Personally I am a man who never has and never will understand how an engine works, but that didn’t matter in relation to the scooter. I discovered during our trip around Europe that the machine would clog up and stop unexpectedly from time to time. No problem --- all I had to do was take the carburettor apart, a simple task, blow on it, put it together again, and away we would fly at our 25 to 30 mph. Marvelous: I still call every success I have in getting a stalled machine to work “my carburettor trick.”
But consider the miracle of what the scooter allowed us to do. I assure you that what I am about to describe is what actually happened, unlikely though it may seem in these high-priced days.
We took a three-month holiday around France, Italy, Germany and Switzerland at a total cost, everything included, of 100 pounds. equivalent at that time I think, to about $250. We camped everywhere, of course, and in those days there were big campgrounds which did not require reservations or foresight, in the very centre of major cities. For example, we camped in the Bois de Boulogne in Paris, in the Villa Glori in Rome, in a similarly well placed campground in Florence, and so on. The charge for the night was just a few cents. We carried a huge bag into which we stuffed the few clothes we needed, maps, and a wide variety of books we brought along to allow us to while away the leisure hours. Prominent among these was a huge index of every camping site in France, which --- and I certainly hope this is still true --- proved to us that every village in the country kept a campsite with washing and toilet facilities.
Years later, when we had small children and a car, and the seaside had become clogged with huge tent cities of campers, our adopted strategy was to get a place in one of these village campgrounds ten kilometers inland, usually in some idyllic field with cows munching away at the end of the field, and butterflies flitting from plant to plant with wild profusion, but close enough to the coast to allow us to swim whenever we felt like it.
All along our way, which was on smaller roads, not the super highways that were developing, especially in Germany, we discovered fruits of various kinds, usually blackberries, growing in wild profusion, that we could pick and carry with us to be eaten with cream in the evening. And when it was all over I was able to calculate that during our month in Italy we had lived on pasta that cost us an average of four cents a day. Thus when we finally made it to Paris on our way home we had enough money left over to enable us to splurge on various wonderful Parisian shows, whether on the Left Bank or Montmartre I cannot now remember.

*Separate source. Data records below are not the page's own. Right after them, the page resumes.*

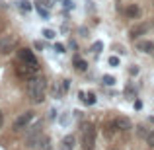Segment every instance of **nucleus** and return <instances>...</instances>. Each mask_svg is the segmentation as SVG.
Instances as JSON below:
<instances>
[{
  "label": "nucleus",
  "instance_id": "obj_13",
  "mask_svg": "<svg viewBox=\"0 0 154 150\" xmlns=\"http://www.w3.org/2000/svg\"><path fill=\"white\" fill-rule=\"evenodd\" d=\"M125 14H127V18H139L140 16V8L137 6V4H131V6H127Z\"/></svg>",
  "mask_w": 154,
  "mask_h": 150
},
{
  "label": "nucleus",
  "instance_id": "obj_15",
  "mask_svg": "<svg viewBox=\"0 0 154 150\" xmlns=\"http://www.w3.org/2000/svg\"><path fill=\"white\" fill-rule=\"evenodd\" d=\"M18 6H20V10H22V12H29L31 8H33V6H31V2H27V0H20Z\"/></svg>",
  "mask_w": 154,
  "mask_h": 150
},
{
  "label": "nucleus",
  "instance_id": "obj_22",
  "mask_svg": "<svg viewBox=\"0 0 154 150\" xmlns=\"http://www.w3.org/2000/svg\"><path fill=\"white\" fill-rule=\"evenodd\" d=\"M109 66H119V59L117 57H109Z\"/></svg>",
  "mask_w": 154,
  "mask_h": 150
},
{
  "label": "nucleus",
  "instance_id": "obj_18",
  "mask_svg": "<svg viewBox=\"0 0 154 150\" xmlns=\"http://www.w3.org/2000/svg\"><path fill=\"white\" fill-rule=\"evenodd\" d=\"M102 47H103V43H102V41H96L94 45H92V49H90V51H92V53H96V55H98V53L102 51Z\"/></svg>",
  "mask_w": 154,
  "mask_h": 150
},
{
  "label": "nucleus",
  "instance_id": "obj_1",
  "mask_svg": "<svg viewBox=\"0 0 154 150\" xmlns=\"http://www.w3.org/2000/svg\"><path fill=\"white\" fill-rule=\"evenodd\" d=\"M26 92L29 96L31 101L35 103H41L45 99V92H47V80L43 76H35V78H29L27 80V86H26Z\"/></svg>",
  "mask_w": 154,
  "mask_h": 150
},
{
  "label": "nucleus",
  "instance_id": "obj_24",
  "mask_svg": "<svg viewBox=\"0 0 154 150\" xmlns=\"http://www.w3.org/2000/svg\"><path fill=\"white\" fill-rule=\"evenodd\" d=\"M55 51L57 53H64V47L60 45V43H57V45H55Z\"/></svg>",
  "mask_w": 154,
  "mask_h": 150
},
{
  "label": "nucleus",
  "instance_id": "obj_12",
  "mask_svg": "<svg viewBox=\"0 0 154 150\" xmlns=\"http://www.w3.org/2000/svg\"><path fill=\"white\" fill-rule=\"evenodd\" d=\"M72 64H74V68H76L78 72H86V70H88V63H86L84 59H80V57H74Z\"/></svg>",
  "mask_w": 154,
  "mask_h": 150
},
{
  "label": "nucleus",
  "instance_id": "obj_19",
  "mask_svg": "<svg viewBox=\"0 0 154 150\" xmlns=\"http://www.w3.org/2000/svg\"><path fill=\"white\" fill-rule=\"evenodd\" d=\"M103 84H105V86H113V84H115V78L109 76V74H105L103 76Z\"/></svg>",
  "mask_w": 154,
  "mask_h": 150
},
{
  "label": "nucleus",
  "instance_id": "obj_16",
  "mask_svg": "<svg viewBox=\"0 0 154 150\" xmlns=\"http://www.w3.org/2000/svg\"><path fill=\"white\" fill-rule=\"evenodd\" d=\"M84 103H86V105H94L96 103V94H92V92L86 94V96H84Z\"/></svg>",
  "mask_w": 154,
  "mask_h": 150
},
{
  "label": "nucleus",
  "instance_id": "obj_4",
  "mask_svg": "<svg viewBox=\"0 0 154 150\" xmlns=\"http://www.w3.org/2000/svg\"><path fill=\"white\" fill-rule=\"evenodd\" d=\"M31 121H33V111H23L20 117H16L12 127H14V131H20V129H26Z\"/></svg>",
  "mask_w": 154,
  "mask_h": 150
},
{
  "label": "nucleus",
  "instance_id": "obj_26",
  "mask_svg": "<svg viewBox=\"0 0 154 150\" xmlns=\"http://www.w3.org/2000/svg\"><path fill=\"white\" fill-rule=\"evenodd\" d=\"M140 107H143V101L137 99V101H135V109H140Z\"/></svg>",
  "mask_w": 154,
  "mask_h": 150
},
{
  "label": "nucleus",
  "instance_id": "obj_23",
  "mask_svg": "<svg viewBox=\"0 0 154 150\" xmlns=\"http://www.w3.org/2000/svg\"><path fill=\"white\" fill-rule=\"evenodd\" d=\"M139 136H148V131H146V129L143 127V125L139 127Z\"/></svg>",
  "mask_w": 154,
  "mask_h": 150
},
{
  "label": "nucleus",
  "instance_id": "obj_27",
  "mask_svg": "<svg viewBox=\"0 0 154 150\" xmlns=\"http://www.w3.org/2000/svg\"><path fill=\"white\" fill-rule=\"evenodd\" d=\"M2 123H4V115H2V111H0V127H2Z\"/></svg>",
  "mask_w": 154,
  "mask_h": 150
},
{
  "label": "nucleus",
  "instance_id": "obj_6",
  "mask_svg": "<svg viewBox=\"0 0 154 150\" xmlns=\"http://www.w3.org/2000/svg\"><path fill=\"white\" fill-rule=\"evenodd\" d=\"M146 31H148V23H139V26H135V27L129 29V37L131 39H139L140 35H144Z\"/></svg>",
  "mask_w": 154,
  "mask_h": 150
},
{
  "label": "nucleus",
  "instance_id": "obj_9",
  "mask_svg": "<svg viewBox=\"0 0 154 150\" xmlns=\"http://www.w3.org/2000/svg\"><path fill=\"white\" fill-rule=\"evenodd\" d=\"M113 123H115V129H117V131H129V129H131V121L125 119V117H117Z\"/></svg>",
  "mask_w": 154,
  "mask_h": 150
},
{
  "label": "nucleus",
  "instance_id": "obj_21",
  "mask_svg": "<svg viewBox=\"0 0 154 150\" xmlns=\"http://www.w3.org/2000/svg\"><path fill=\"white\" fill-rule=\"evenodd\" d=\"M146 142H148V146H152V148H154V131H152V133H148Z\"/></svg>",
  "mask_w": 154,
  "mask_h": 150
},
{
  "label": "nucleus",
  "instance_id": "obj_17",
  "mask_svg": "<svg viewBox=\"0 0 154 150\" xmlns=\"http://www.w3.org/2000/svg\"><path fill=\"white\" fill-rule=\"evenodd\" d=\"M68 88H70V80H63L60 82V94H66Z\"/></svg>",
  "mask_w": 154,
  "mask_h": 150
},
{
  "label": "nucleus",
  "instance_id": "obj_14",
  "mask_svg": "<svg viewBox=\"0 0 154 150\" xmlns=\"http://www.w3.org/2000/svg\"><path fill=\"white\" fill-rule=\"evenodd\" d=\"M33 8L37 10V14L41 16V18H49V12L45 10V6H43V4H33Z\"/></svg>",
  "mask_w": 154,
  "mask_h": 150
},
{
  "label": "nucleus",
  "instance_id": "obj_20",
  "mask_svg": "<svg viewBox=\"0 0 154 150\" xmlns=\"http://www.w3.org/2000/svg\"><path fill=\"white\" fill-rule=\"evenodd\" d=\"M43 37H47V39H55V31H53V29H43Z\"/></svg>",
  "mask_w": 154,
  "mask_h": 150
},
{
  "label": "nucleus",
  "instance_id": "obj_10",
  "mask_svg": "<svg viewBox=\"0 0 154 150\" xmlns=\"http://www.w3.org/2000/svg\"><path fill=\"white\" fill-rule=\"evenodd\" d=\"M137 49H139L140 53L150 55V53H154V43L152 41H139V43H137Z\"/></svg>",
  "mask_w": 154,
  "mask_h": 150
},
{
  "label": "nucleus",
  "instance_id": "obj_11",
  "mask_svg": "<svg viewBox=\"0 0 154 150\" xmlns=\"http://www.w3.org/2000/svg\"><path fill=\"white\" fill-rule=\"evenodd\" d=\"M35 148L37 150H51V139L45 136V135H41L39 140H37V144H35Z\"/></svg>",
  "mask_w": 154,
  "mask_h": 150
},
{
  "label": "nucleus",
  "instance_id": "obj_8",
  "mask_svg": "<svg viewBox=\"0 0 154 150\" xmlns=\"http://www.w3.org/2000/svg\"><path fill=\"white\" fill-rule=\"evenodd\" d=\"M74 144H76V136L74 135H66L60 142V150H74Z\"/></svg>",
  "mask_w": 154,
  "mask_h": 150
},
{
  "label": "nucleus",
  "instance_id": "obj_2",
  "mask_svg": "<svg viewBox=\"0 0 154 150\" xmlns=\"http://www.w3.org/2000/svg\"><path fill=\"white\" fill-rule=\"evenodd\" d=\"M96 148V129L94 125H86L82 131V150H94Z\"/></svg>",
  "mask_w": 154,
  "mask_h": 150
},
{
  "label": "nucleus",
  "instance_id": "obj_7",
  "mask_svg": "<svg viewBox=\"0 0 154 150\" xmlns=\"http://www.w3.org/2000/svg\"><path fill=\"white\" fill-rule=\"evenodd\" d=\"M12 51H16V41L12 37L2 39V41H0V53H2V55H8V53H12Z\"/></svg>",
  "mask_w": 154,
  "mask_h": 150
},
{
  "label": "nucleus",
  "instance_id": "obj_3",
  "mask_svg": "<svg viewBox=\"0 0 154 150\" xmlns=\"http://www.w3.org/2000/svg\"><path fill=\"white\" fill-rule=\"evenodd\" d=\"M18 60H20V63L29 64V66H33V68H37V70H39V63H37V59H35L33 51L27 49V47H23V49H18Z\"/></svg>",
  "mask_w": 154,
  "mask_h": 150
},
{
  "label": "nucleus",
  "instance_id": "obj_25",
  "mask_svg": "<svg viewBox=\"0 0 154 150\" xmlns=\"http://www.w3.org/2000/svg\"><path fill=\"white\" fill-rule=\"evenodd\" d=\"M63 4L68 8V10H72V2H70V0H63Z\"/></svg>",
  "mask_w": 154,
  "mask_h": 150
},
{
  "label": "nucleus",
  "instance_id": "obj_5",
  "mask_svg": "<svg viewBox=\"0 0 154 150\" xmlns=\"http://www.w3.org/2000/svg\"><path fill=\"white\" fill-rule=\"evenodd\" d=\"M16 72H18V76H22V78H33V74L35 72H39L37 68H33V66H29V64H26V63H22L20 66H16Z\"/></svg>",
  "mask_w": 154,
  "mask_h": 150
}]
</instances>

We certainly did not stint on what seemed to us at the time to be the obligatory star-struck tourist-gazing. We saw Chartres cathedral, St Mark’s Square in Venice, we visited the Venice Biennale, where the nations of the world, including Canada, show off their art works, and we retain memories still of the room full of paintings of desperate Italian peasants done by the superb writer, painter, anti-fascist, doctor, and later Communist deputy in the national legislature, Carlo Levi, whose book, Christ Stopped at Eboli had already provided us with an unforgettable portrait of the impoverished life of southern Italy in the 1930s when he was exiled there because of his political activism. We visited the Vatican, the birthplace of St Francis in Assisi--- we actually fell off our scooter while trying to negotiate the winding, steep road from the village of Assisi up to the campground, the only time I can remember that Doppo stalled because unable to handle the terrain.Ah! Happy days! When we could take a holiday that was within the means of even the most restricted pocketbooks. Lucky was I to have experienced it all.